▼▼▼

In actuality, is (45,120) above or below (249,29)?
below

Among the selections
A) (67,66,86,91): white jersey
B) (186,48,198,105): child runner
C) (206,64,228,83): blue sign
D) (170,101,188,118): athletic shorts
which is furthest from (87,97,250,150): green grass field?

▲▲▲

Can you return every one of the records above, character for character?

In actuality, is (45,120) above or below (249,29)?
below

Among the selections
A) (67,66,86,91): white jersey
B) (186,48,198,105): child runner
C) (206,64,228,83): blue sign
D) (170,101,188,118): athletic shorts
which is furthest from (87,97,250,150): green grass field?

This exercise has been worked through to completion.